## TASK
Reproduce the passage of the tsunami warning text between "The plan was" and "for rapid response.", inclusive.

## EXERCISE TEXT
· · ·
The two-year, $16.6 million U.S. Indian Ocean Tsunami Warning System (IOTWS) program is being implemented by a USAID-led consortium of five U.S. government agencies in support of the Intergovernmental Oceanographic Commission (IOC), part of the United Nations, which leads the international effort. More than 100 U.S.-funded experts and scientists worked on the project.
With many critical components in place by 2007, the system has already been put to use. When an 8.2-magnitude earthquake off the coast of Sumatra, Indonesia, on September 12, sensors provided information within seconds, and international tsunami bulletins were issued minutes after the earthquake. National warning systems sprang into action, analyzing data and risk, issuing warnings, and-just as important- cancelling them. Local communities responded by remaining alert or evacuating, depending on the assessed level of risk.
The plan was to design an "end-to-end" tsunami and multi-hazard warning system for the 28 countries in the Indian Ocean region. That meant that the system needed to take into account everything from the initial detection of an earthquake and tsunami at sea, to the processing of data, the dissemination of warning information, and the preparation of local communities for rapid response.
The United States provided the initial design for the regional warning system and provided critical equipment, including coastal sea-level gauges, seismic stations, enhanced communications systems, and two deep-ocean tsunami detectors, known as "tsunameters" or DART (Deep-Ocean Assessment and Reporting of Tsunamis) buoys.
U.S. experts also assisted in setting up national disaster warning centers in Indonesia, Thailand, Sri Lanka, and the Maldives, and they provided training to government specialists. Tens of thousands of people have participated in disaster training sessions, evacuation drills, and other community-focused interventions as part of USAID's efforts to increase community resilience in tsunamivulnerable areas.
· · ·
## SUPPLIED INFORMATION

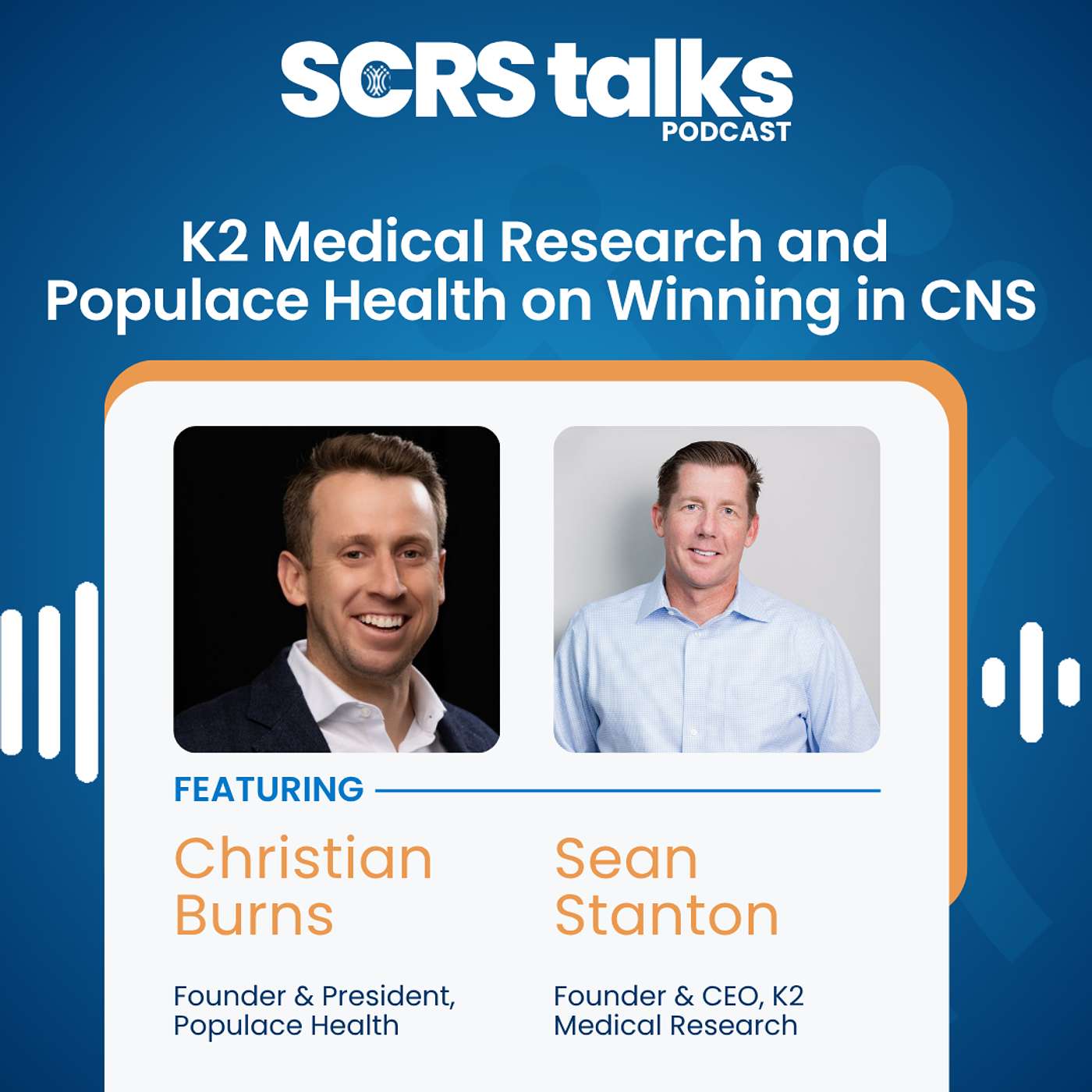 K2 Medical Research and Populace Health on Winning in CNS episode artwork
· · ·
## ANSWER SECTION
The plan was to design an "end-to-end" tsunami and multi-hazard warning system for the 28 countries in the Indian Ocean region. That meant that the system needed to take into account everything from the initial detection of an earthquake and tsunami at sea, to the processing of data, the dissemination of warning information, and the preparation of local communities for rapid response.